Era difícil tentar escolher 3 coisas boas do legado de Sócrates. Daí que não se lhe leve a mal a escolha recair sobre exemplos que são verdaddeiramente maus.
Na economia, a intervenção estatal por portas e travessas causou distorções bizarras na concorrência e um endividamento desmesurado do país. Para "fomentar" economia em coisas como as estradas ou o parque escolar, abriram-se buracos de dimensões dantescas. Ao dar "balões de oxigénio" à economia não só se habituou todo um sector a viver na mama permanente do Estado como se endividou o país nesse processo.
Temos hoje na habitação um conjunto de fogos novos impossíveis de vender e transformamos os bancos nos maiores proprietários do país. Eles acabam a ficar com as casas de quem não as pode pagar, vendendo-as, quando conseguem, em hasta pública por preços irrisórios.
Os construtores chamam a isto concorrência desleal porque não estão para baixar os seus próprios preços. Clamam junto do Estado por medidas de "ajuda". Que se afundem e desapareçam com as mais valias brutais que fizeram a construir verdadeiras porcarias durante 15-20 anos.
Na ciência da qual tanto se orgulha Assis não há muito a dizer. refúgio de muitos que por falta de empregos enveredaram pela "investigação" com bolsas.
Mas mesmo em sectores inovadores como foram os casos das redes ATM e Via Verde, começou a perder-se toda a iniciativa e hoje nada mais fazemos a não ser comprar os equipamentos fabricados fora.
Até o famoso chip de matrícula que mais não é uma nova geração de Via Verde passou a ser comprado fora. Inventou-se uma empresa com uns quantos amigos dentro, que em troca de mais valias significativas compram tudo fora. Adeus iniciativa.
Gostaria mesmo de saber em que é que a "ciência" nacional se traduz numa melhoria da economia como um todo, ou em que é que as descobertas nacionais são mais relevantes do que as de qualquer outro país. Não podemos dizer que Portugal seja um país que se destaque neste domínio de outro país civilizado qualquer.
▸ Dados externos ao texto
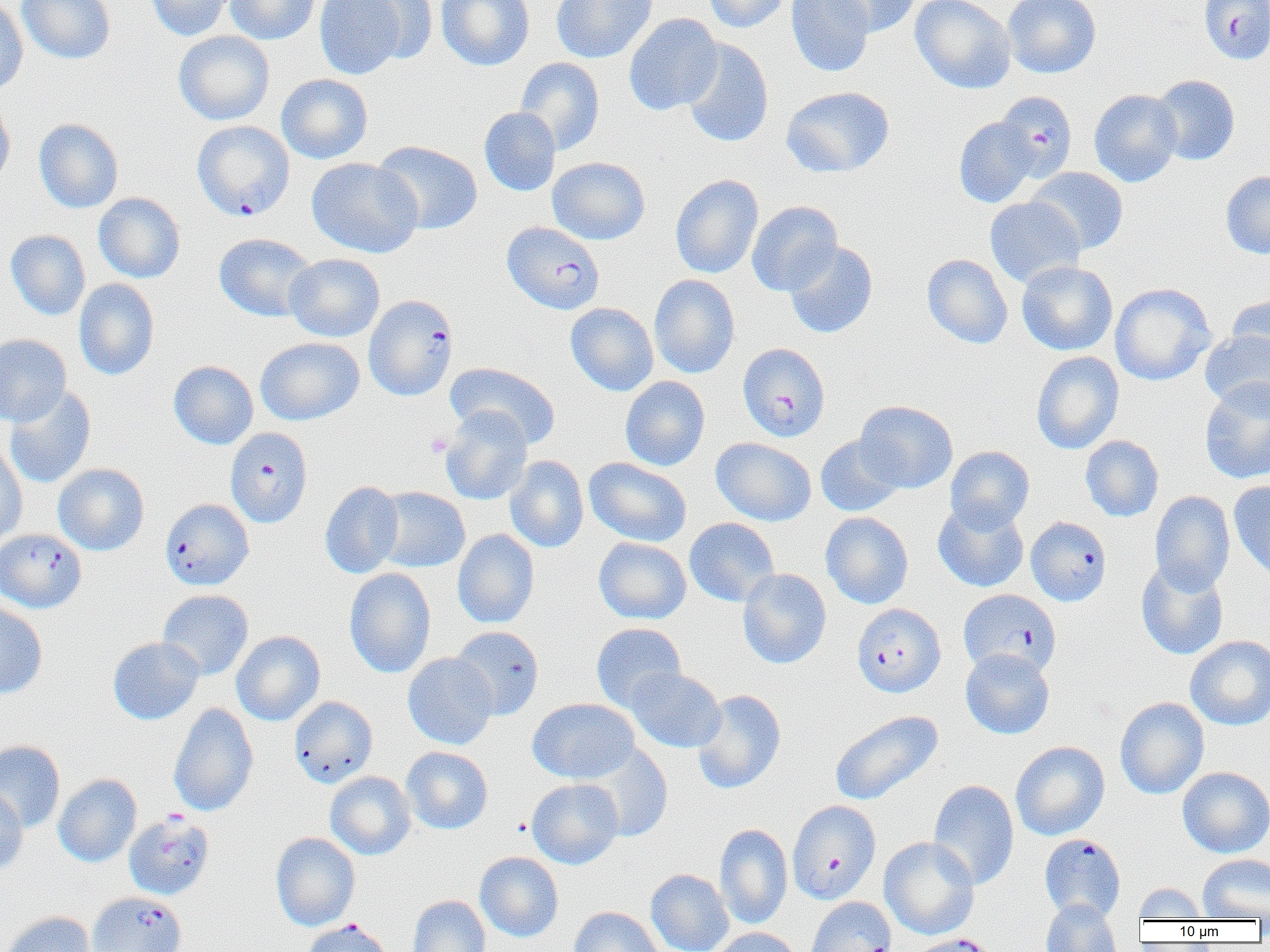
Summary:
  - Coordinate format: approximate bounding boxes as [x1, y1, x2, y2] in pixels
  - Platelet locations: [426, 432, 452, 457]
  - Plasmodium falciparum-infected red blood cell locations (subset): [192, 120, 294, 221], [502, 221, 604, 314], [364, 294, 458, 401], [738, 342, 830, 441], [225, 427, 312, 528], [160, 498, 253, 590], [1026, 516, 1112, 606], [0, 528, 87, 613], [959, 589, 1060, 678], [852, 603, 945, 697], [787, 800, 881, 904], [124, 812, 215, 900], [1039, 833, 1126, 923], [87, 891, 186, 952], [303, 918, 392, 952], [907, 933, 999, 952]
  - Uninfected red blood cell locations (subset): [17, 0, 115, 64], [146, 0, 234, 41], [225, 0, 320, 45], [314, 0, 410, 79], [356, 0, 438, 65], [436, 0, 535, 71], [551, 0, 657, 63], [703, 0, 789, 33], [785, 0, 875, 77], [823, 0, 921, 37], [910, 0, 1016, 94], [1003, 0, 1101, 78], [0, 1, 28, 96], [623, 13, 723, 115], [173, 31, 274, 125], [679, 39, 774, 147], [515, 57, 604, 156], [276, 74, 373, 164], [1151, 74, 1239, 165], [781, 86, 895, 178], [1089, 89, 1183, 187], [994, 91, 1077, 181], [0, 96, 15, 191], [479, 106, 561, 196], [954, 117, 1039, 208], [34, 118, 124, 213], [372, 140, 483, 235], [547, 156, 650, 245], [307, 157, 422, 258], [1026, 167, 1128, 255], [1221, 170, 1270, 259], [670, 174, 763, 279], [93, 193, 185, 283], [984, 196, 1085, 288], [746, 201, 843, 296], [5, 230, 90, 320], [214, 233, 317, 322], [783, 240, 878, 338], [284, 253, 385, 342], [922, 254, 1013, 349], [1017, 260, 1118, 356], [649, 274, 740, 378], [74, 278, 160, 380], [1109, 283, 1215, 386], [1225, 294, 1270, 369], [565, 303, 658, 396], [1200, 330, 1270, 412], [0, 333, 71, 426], [256, 337, 364, 425], [1031, 351, 1124, 454], [168, 360, 258, 449], [446, 362, 561, 449], [620, 376, 710, 471], [1200, 380, 1270, 484], [4, 386, 96, 488], [855, 400, 958, 493], [440, 408, 533, 505], [815, 434, 905, 517], [1081, 435, 1164, 522], [711, 437, 816, 526], [0, 443, 27, 548], [945, 446, 1034, 532], [505, 455, 588, 553], [584, 457, 692, 547], [53, 463, 149, 555], [1229, 479, 1270, 583], [320, 481, 404, 579], [373, 487, 470, 572], [1150, 491, 1235, 595], [933, 501, 1029, 593], [820, 511, 913, 609], [684, 517, 779, 607], [452, 529, 539, 628], [594, 537, 691, 624], [1136, 560, 1229, 660], [344, 567, 436, 678], [737, 568, 831, 669], [157, 589, 253, 680], [0, 601, 48, 698], [591, 622, 686, 712], [450, 625, 544, 720], [231, 630, 325, 725], [1185, 636, 1270, 730], [108, 637, 203, 725], [961, 648, 1054, 739], [403, 652, 497, 749], [626, 667, 726, 752], [692, 689, 787, 794], [289, 696, 378, 788], [1114, 697, 1209, 799], [528, 698, 640, 784], [168, 702, 259, 817], [829, 710, 943, 806], [0, 740, 65, 832], [1011, 741, 1110, 840], [581, 745, 673, 841], [401, 746, 493, 834], [1177, 766, 1270, 857], [325, 771, 416, 860], [53, 774, 141, 867], [526, 778, 624, 869], [928, 779, 1019, 891], [0, 784, 28, 874], [715, 823, 793, 930], [271, 832, 360, 931], [879, 836, 979, 939], [475, 851, 564, 941], [1198, 854, 1270, 920], [646, 868, 733, 952], [1134, 883, 1208, 921], [408, 895, 490, 952], [806, 896, 897, 952], [1041, 900, 1123, 952], [568, 906, 666, 952], [2, 911, 96, 952], [711, 927, 801, 952]
  - Slide-level diagnosis: Plasmodium falciparum
  - Preparation: thin blood smear
  - Modality: light microscopy
  - Magnification: 1000x
  - Field of view: one of a larger specimen
  - Image size: 1270×952 pixels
Na educação estamos conversados. Se houve período em que se "arranjaram" as coisas para ficar bem nas estatísticas foi com José Sócrates.
Não houve uma medida tendente a colmatar as lacunas óbvias que os alunos têm hoje em Português ou em Matemática.
A cultura do facilitismo para garantir bons números de escolaridade e de gente "formada" neste país trouxe um cenário desolador à educação. A única preocupação de Sócrates e do PS foi a de conter os gastos salariais com os professores. Toda a guerra que se lhe seguiu debaixo da bandeira da qualidade foi uma mistificação total.
Se alguma coisa há a dizer daquilo que é o conceito de educação de Sócrates e do PS, basta olhar para a sua "formação" e para a licenciatura de Armando Vara...
Não é preciso muito mais exemplos para se perceber qual o "modelo" de Educação em que estes rapazes estiveram empenhados.
Mas neste congresso o que mais saltou à vista foi um líder a renegar o passado e a ser aplaudido pelos executantes desse mesmo passado. De repente, todos os que se arrojaram aos pés de Sócrates pedindo benesses, aplaudem entusiasticamente Seguro. Só num partido isento de espinha dorsal Sócrates poderia ter subido onde subiu. Não surpreende pois que hoje esses mesmos militantes notáveis estejam prontos a renegar tudo o que ele fez mas ao mesmo tempo defendendo tudo de "bom" que a sua governação teve.
Pois existe uma diferença de opinião entre a maioria do povo português e este PS. O legado foi a subida consistente da carga fiscal e da dívida durante o governo de Sócrates. Aquilo que os impostos possam subir agora ficará muito aquém daquilo que subiram nos últimos 6 anos. A coberto duma suposta solidariedade fiscal e outras justificações completamente falsas, o estado sugou recursos da população e desbaratou em obras inúteis, excessivamente caras a coberto de contratos e jogadas verdadeiramente duvidosas.
O legado perdurará mas não é o de Seguro nem de Assis. É a miséria.